__What is needed__: Copy every line of the material below that contains the string "instances", leaving out all other lines. Case counts.
=== Source data ===
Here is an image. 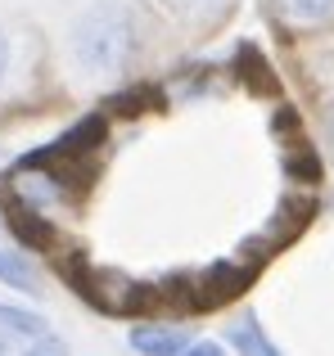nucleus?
Returning a JSON list of instances; mask_svg holds the SVG:
<instances>
[{
  "mask_svg": "<svg viewBox=\"0 0 334 356\" xmlns=\"http://www.w3.org/2000/svg\"><path fill=\"white\" fill-rule=\"evenodd\" d=\"M145 41V23L127 0H95L68 27V59L81 77L113 81L136 63Z\"/></svg>",
  "mask_w": 334,
  "mask_h": 356,
  "instance_id": "obj_1",
  "label": "nucleus"
},
{
  "mask_svg": "<svg viewBox=\"0 0 334 356\" xmlns=\"http://www.w3.org/2000/svg\"><path fill=\"white\" fill-rule=\"evenodd\" d=\"M226 343L235 356H285L280 348H276V339L262 330V321L257 316H239V321L226 325Z\"/></svg>",
  "mask_w": 334,
  "mask_h": 356,
  "instance_id": "obj_2",
  "label": "nucleus"
},
{
  "mask_svg": "<svg viewBox=\"0 0 334 356\" xmlns=\"http://www.w3.org/2000/svg\"><path fill=\"white\" fill-rule=\"evenodd\" d=\"M185 348H190V339L181 330H172V325H136L132 330L136 356H181Z\"/></svg>",
  "mask_w": 334,
  "mask_h": 356,
  "instance_id": "obj_3",
  "label": "nucleus"
},
{
  "mask_svg": "<svg viewBox=\"0 0 334 356\" xmlns=\"http://www.w3.org/2000/svg\"><path fill=\"white\" fill-rule=\"evenodd\" d=\"M276 9L289 27H321L334 18V0H276Z\"/></svg>",
  "mask_w": 334,
  "mask_h": 356,
  "instance_id": "obj_4",
  "label": "nucleus"
},
{
  "mask_svg": "<svg viewBox=\"0 0 334 356\" xmlns=\"http://www.w3.org/2000/svg\"><path fill=\"white\" fill-rule=\"evenodd\" d=\"M0 330L14 339H45V316L18 302H0Z\"/></svg>",
  "mask_w": 334,
  "mask_h": 356,
  "instance_id": "obj_5",
  "label": "nucleus"
},
{
  "mask_svg": "<svg viewBox=\"0 0 334 356\" xmlns=\"http://www.w3.org/2000/svg\"><path fill=\"white\" fill-rule=\"evenodd\" d=\"M0 284H9V289H18V293H41V280H36V266L23 257V252H9V248H0Z\"/></svg>",
  "mask_w": 334,
  "mask_h": 356,
  "instance_id": "obj_6",
  "label": "nucleus"
},
{
  "mask_svg": "<svg viewBox=\"0 0 334 356\" xmlns=\"http://www.w3.org/2000/svg\"><path fill=\"white\" fill-rule=\"evenodd\" d=\"M23 356H68V348H63L54 334H45V339H32V343H27Z\"/></svg>",
  "mask_w": 334,
  "mask_h": 356,
  "instance_id": "obj_7",
  "label": "nucleus"
},
{
  "mask_svg": "<svg viewBox=\"0 0 334 356\" xmlns=\"http://www.w3.org/2000/svg\"><path fill=\"white\" fill-rule=\"evenodd\" d=\"M181 9H190V14H217V9H226L230 0H176Z\"/></svg>",
  "mask_w": 334,
  "mask_h": 356,
  "instance_id": "obj_8",
  "label": "nucleus"
},
{
  "mask_svg": "<svg viewBox=\"0 0 334 356\" xmlns=\"http://www.w3.org/2000/svg\"><path fill=\"white\" fill-rule=\"evenodd\" d=\"M9 63H14V41H9V32L0 27V81L9 77Z\"/></svg>",
  "mask_w": 334,
  "mask_h": 356,
  "instance_id": "obj_9",
  "label": "nucleus"
},
{
  "mask_svg": "<svg viewBox=\"0 0 334 356\" xmlns=\"http://www.w3.org/2000/svg\"><path fill=\"white\" fill-rule=\"evenodd\" d=\"M181 356H226V348H221V343H190Z\"/></svg>",
  "mask_w": 334,
  "mask_h": 356,
  "instance_id": "obj_10",
  "label": "nucleus"
},
{
  "mask_svg": "<svg viewBox=\"0 0 334 356\" xmlns=\"http://www.w3.org/2000/svg\"><path fill=\"white\" fill-rule=\"evenodd\" d=\"M326 145H330V154H334V108L326 113Z\"/></svg>",
  "mask_w": 334,
  "mask_h": 356,
  "instance_id": "obj_11",
  "label": "nucleus"
},
{
  "mask_svg": "<svg viewBox=\"0 0 334 356\" xmlns=\"http://www.w3.org/2000/svg\"><path fill=\"white\" fill-rule=\"evenodd\" d=\"M0 352H5V348H0Z\"/></svg>",
  "mask_w": 334,
  "mask_h": 356,
  "instance_id": "obj_12",
  "label": "nucleus"
}]
</instances>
===
__Exercise answer__:
Returning a JSON list of instances; mask_svg holds the SVG:
<instances>
</instances>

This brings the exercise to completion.